This information was released at a seminar on distribution services, infrastructure development and market and legal regulations held by the Vietnam Chamber of Commerce and Industry (VCCI) in Hanoi on May 30.
General Director of the Hoang Quan Price Appraisal Company described the Vietnamese retail network as outdated, with modern commercial activities accounting for just 15 percent of its turnover. He said there is no strategy for setting up links among producers, distributors and retailers, leading to overlapped functions. Distribution infrastructure facilities remain too weak to provide enough space for retail business operation, resulting in high rental prices at major trading centres.
Apart from that, investors only have 10 percent of the distribution network but their market share accounts for up to 50 percent.

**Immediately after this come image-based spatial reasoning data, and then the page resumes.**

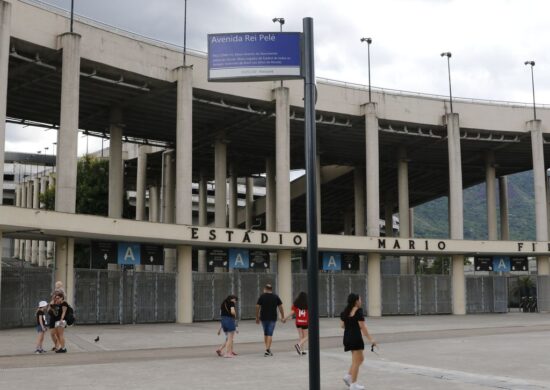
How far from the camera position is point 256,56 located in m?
7.35

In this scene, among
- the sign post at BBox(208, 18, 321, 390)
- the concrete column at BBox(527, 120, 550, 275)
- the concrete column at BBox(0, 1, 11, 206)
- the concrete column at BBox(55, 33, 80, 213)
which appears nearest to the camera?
the sign post at BBox(208, 18, 321, 390)

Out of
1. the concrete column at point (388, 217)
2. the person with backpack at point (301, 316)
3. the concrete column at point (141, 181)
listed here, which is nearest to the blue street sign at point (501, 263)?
the concrete column at point (388, 217)

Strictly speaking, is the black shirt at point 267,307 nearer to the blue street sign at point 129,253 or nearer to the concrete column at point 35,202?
the blue street sign at point 129,253

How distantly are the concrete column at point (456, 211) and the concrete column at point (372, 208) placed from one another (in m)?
5.54

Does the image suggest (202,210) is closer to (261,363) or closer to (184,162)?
(184,162)

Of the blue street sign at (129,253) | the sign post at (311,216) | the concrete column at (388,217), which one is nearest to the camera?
the sign post at (311,216)

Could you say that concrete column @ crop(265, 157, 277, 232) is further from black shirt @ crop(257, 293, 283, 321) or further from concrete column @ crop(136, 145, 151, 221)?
black shirt @ crop(257, 293, 283, 321)

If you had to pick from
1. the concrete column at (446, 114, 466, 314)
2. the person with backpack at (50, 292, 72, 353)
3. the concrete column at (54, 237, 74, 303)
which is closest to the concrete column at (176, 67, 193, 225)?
the concrete column at (54, 237, 74, 303)

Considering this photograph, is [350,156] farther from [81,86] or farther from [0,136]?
[0,136]

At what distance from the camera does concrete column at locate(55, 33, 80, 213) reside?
29503mm

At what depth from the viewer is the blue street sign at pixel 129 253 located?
1270 inches

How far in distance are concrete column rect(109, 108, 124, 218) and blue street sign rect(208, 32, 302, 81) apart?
3378cm

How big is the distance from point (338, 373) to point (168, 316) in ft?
70.5

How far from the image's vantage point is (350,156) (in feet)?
187
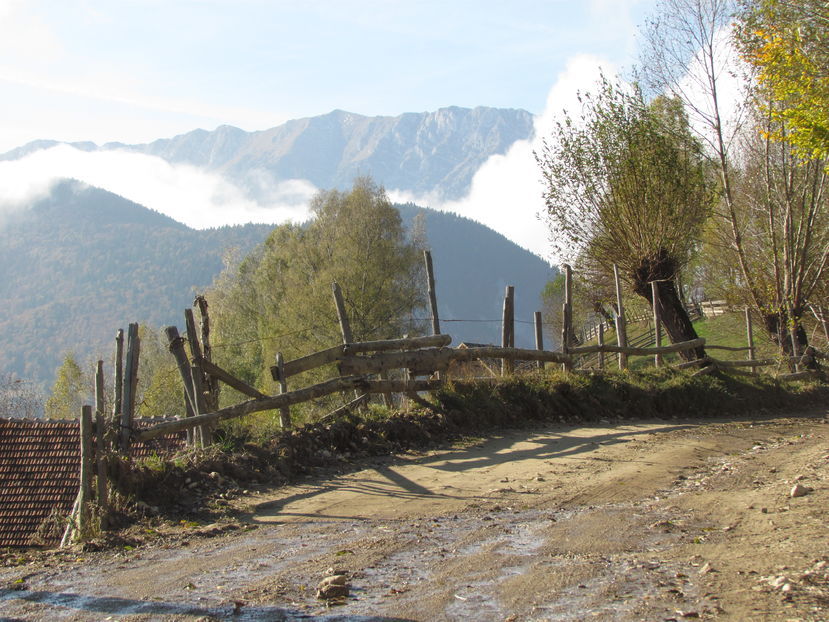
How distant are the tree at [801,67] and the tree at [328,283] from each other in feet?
69.6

According to AT Kearny Consulting Company, in 2007, Vietnam was considered the fourth most attractive retail market in the world after India, Russia and China. However, the rank dropped one place compared to 2006.

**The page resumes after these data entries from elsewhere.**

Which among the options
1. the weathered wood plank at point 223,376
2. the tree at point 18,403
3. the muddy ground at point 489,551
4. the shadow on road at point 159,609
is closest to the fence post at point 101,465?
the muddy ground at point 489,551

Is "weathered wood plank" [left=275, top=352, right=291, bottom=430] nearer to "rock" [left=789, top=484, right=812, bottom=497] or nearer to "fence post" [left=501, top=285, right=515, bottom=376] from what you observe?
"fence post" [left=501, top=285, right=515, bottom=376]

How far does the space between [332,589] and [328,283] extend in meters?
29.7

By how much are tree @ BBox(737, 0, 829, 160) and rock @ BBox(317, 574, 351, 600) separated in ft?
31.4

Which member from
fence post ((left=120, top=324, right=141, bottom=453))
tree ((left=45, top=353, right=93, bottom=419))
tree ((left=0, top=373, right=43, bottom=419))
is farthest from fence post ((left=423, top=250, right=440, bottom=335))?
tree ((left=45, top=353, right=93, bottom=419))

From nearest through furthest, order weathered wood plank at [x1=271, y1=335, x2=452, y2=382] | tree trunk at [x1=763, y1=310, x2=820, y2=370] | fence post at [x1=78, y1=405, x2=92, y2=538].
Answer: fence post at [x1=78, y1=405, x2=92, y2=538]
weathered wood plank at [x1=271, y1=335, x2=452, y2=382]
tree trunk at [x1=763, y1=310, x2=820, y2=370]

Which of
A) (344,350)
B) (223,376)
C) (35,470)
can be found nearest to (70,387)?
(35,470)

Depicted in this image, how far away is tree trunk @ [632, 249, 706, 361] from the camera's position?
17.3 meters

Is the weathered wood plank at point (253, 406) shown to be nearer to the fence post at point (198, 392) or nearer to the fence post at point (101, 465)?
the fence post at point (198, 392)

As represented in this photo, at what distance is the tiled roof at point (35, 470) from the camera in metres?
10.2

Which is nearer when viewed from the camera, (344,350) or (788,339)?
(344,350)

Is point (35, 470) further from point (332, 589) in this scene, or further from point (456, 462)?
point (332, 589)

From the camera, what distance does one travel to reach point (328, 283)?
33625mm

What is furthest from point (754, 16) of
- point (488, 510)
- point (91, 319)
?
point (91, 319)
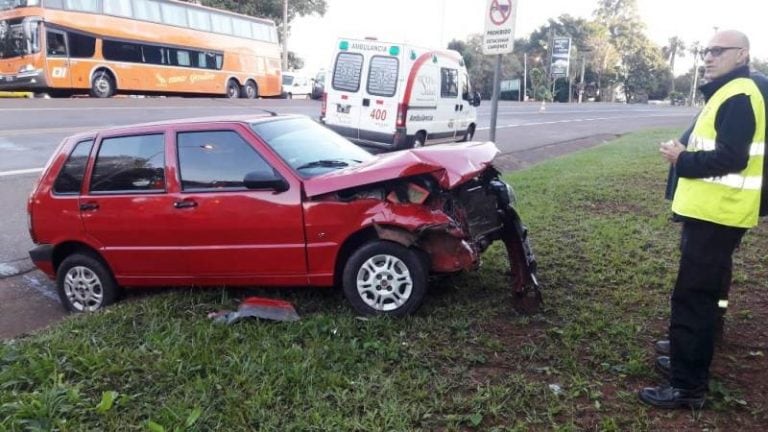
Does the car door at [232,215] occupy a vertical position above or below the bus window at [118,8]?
below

The Chairwoman of the Vietnam Retailers’ Association, Dinh Thi My Loan, pointed to weaknesses in the Vietnamese retail network in terms of professional skills, finance capacity, linkage and long-term strategy.
The poor retail-related legal environment also raises major concern for foreign investors, said Mrs Loan.

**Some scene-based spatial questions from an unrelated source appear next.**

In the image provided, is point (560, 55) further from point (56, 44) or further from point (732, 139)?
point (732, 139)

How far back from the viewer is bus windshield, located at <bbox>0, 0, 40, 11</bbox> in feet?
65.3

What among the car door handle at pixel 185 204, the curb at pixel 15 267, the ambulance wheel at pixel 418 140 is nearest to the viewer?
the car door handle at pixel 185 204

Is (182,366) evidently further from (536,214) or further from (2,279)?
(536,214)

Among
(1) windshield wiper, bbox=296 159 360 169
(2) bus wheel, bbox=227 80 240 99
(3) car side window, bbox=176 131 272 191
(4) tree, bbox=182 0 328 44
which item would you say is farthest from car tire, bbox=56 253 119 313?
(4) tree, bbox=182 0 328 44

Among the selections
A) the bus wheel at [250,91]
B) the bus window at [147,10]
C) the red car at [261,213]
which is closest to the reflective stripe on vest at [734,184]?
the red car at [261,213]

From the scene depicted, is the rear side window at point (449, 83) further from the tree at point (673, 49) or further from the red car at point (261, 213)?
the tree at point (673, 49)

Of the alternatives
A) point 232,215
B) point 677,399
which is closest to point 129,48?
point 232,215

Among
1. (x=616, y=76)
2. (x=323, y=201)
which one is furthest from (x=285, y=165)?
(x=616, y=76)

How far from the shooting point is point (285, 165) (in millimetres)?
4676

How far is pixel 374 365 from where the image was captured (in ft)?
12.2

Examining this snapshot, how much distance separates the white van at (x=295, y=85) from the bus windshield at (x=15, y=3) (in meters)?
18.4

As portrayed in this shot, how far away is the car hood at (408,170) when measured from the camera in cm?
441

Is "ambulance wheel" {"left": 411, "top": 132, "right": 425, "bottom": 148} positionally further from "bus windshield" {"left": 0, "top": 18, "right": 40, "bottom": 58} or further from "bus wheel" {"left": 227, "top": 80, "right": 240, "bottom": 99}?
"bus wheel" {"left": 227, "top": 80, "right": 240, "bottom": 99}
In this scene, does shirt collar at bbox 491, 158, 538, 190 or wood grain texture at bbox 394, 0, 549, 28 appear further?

The Vietnamese market’s retail turnover sees an average annual increase of 20 percent, reaching VND335 billion and up 40 percent over the 2005-2007 period.
Under Vietnam’s commitments to the World Trade Organisation (WTO) on the opening of the retail market as of January 1, 2009, Vietnamese retailers will have to compete with large foreign businesses. This means both domestic and foreign investors will have a fifty-fifty chance of developing the retail market.